■ ASSIGNMENT
Copy, pictures aside: the lines below from the one that holds "class: Reptilia" through the final line of the listing, both ends included, exactly as they are and nothing else.
++++ DATA FOR ANALYSIS
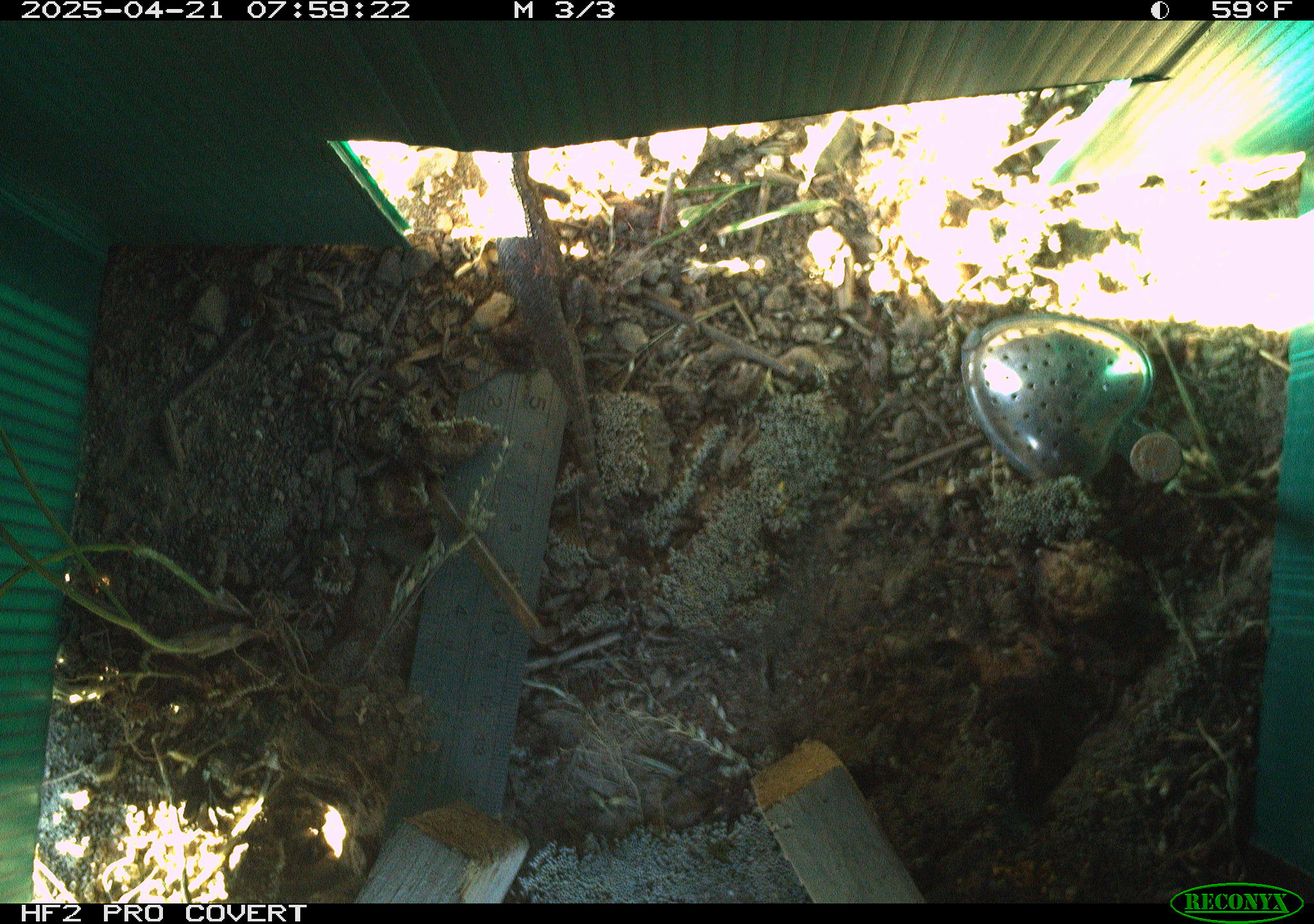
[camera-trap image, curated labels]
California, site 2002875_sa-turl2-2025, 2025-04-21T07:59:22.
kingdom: Animalia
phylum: Chordata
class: Reptilia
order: Squamata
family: Phrynosomatidae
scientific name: Phrynosomatidae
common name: north american spiny lizards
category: sceloporus/uta species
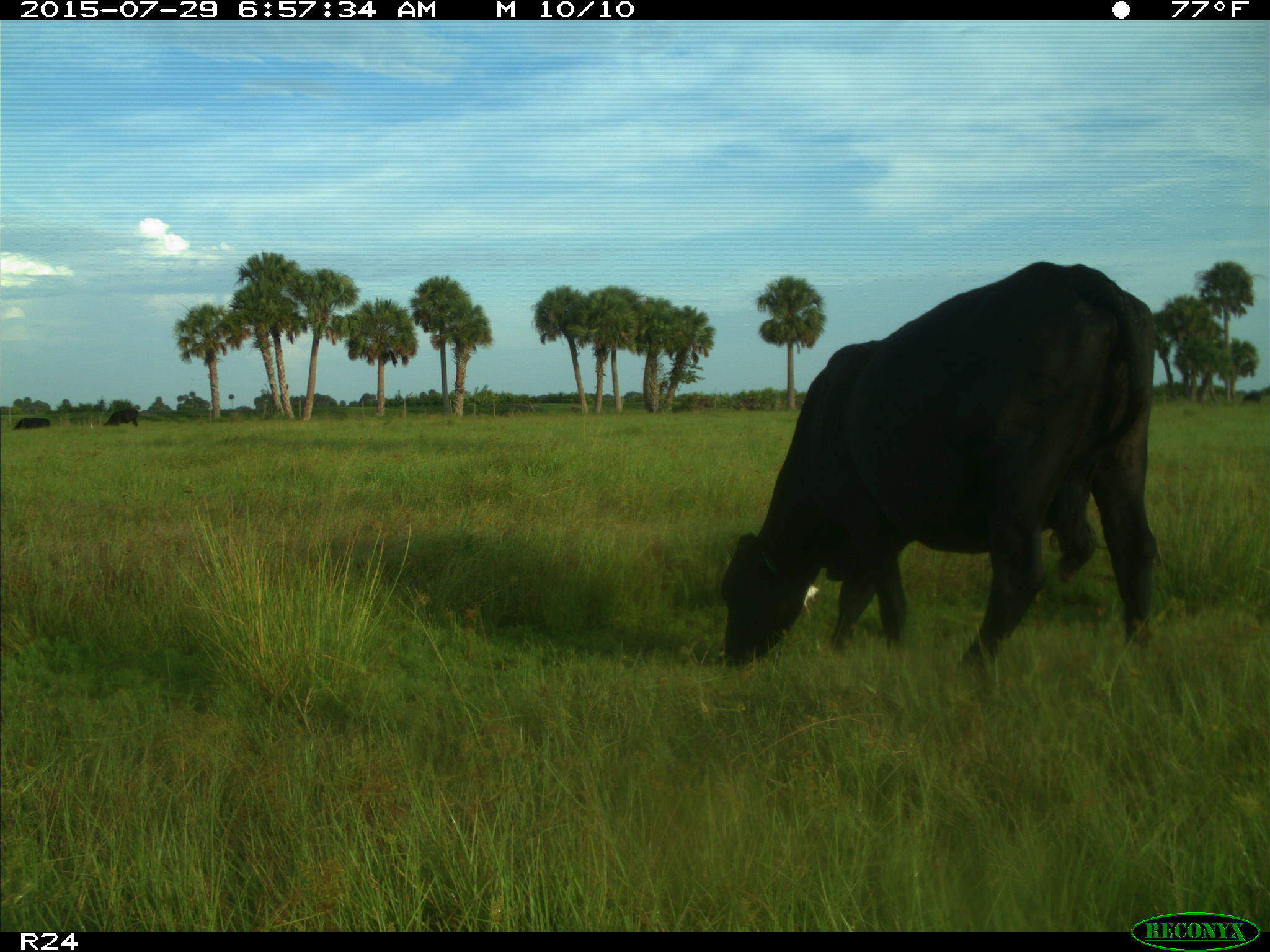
++++++++
■ ANSWER TO THIS TASK
class: Reptilia
order: Squamata
family: Phrynosomatidae
scientific name: Phrynosomatidae
common name: north american spiny lizards
category: sceloporus/uta species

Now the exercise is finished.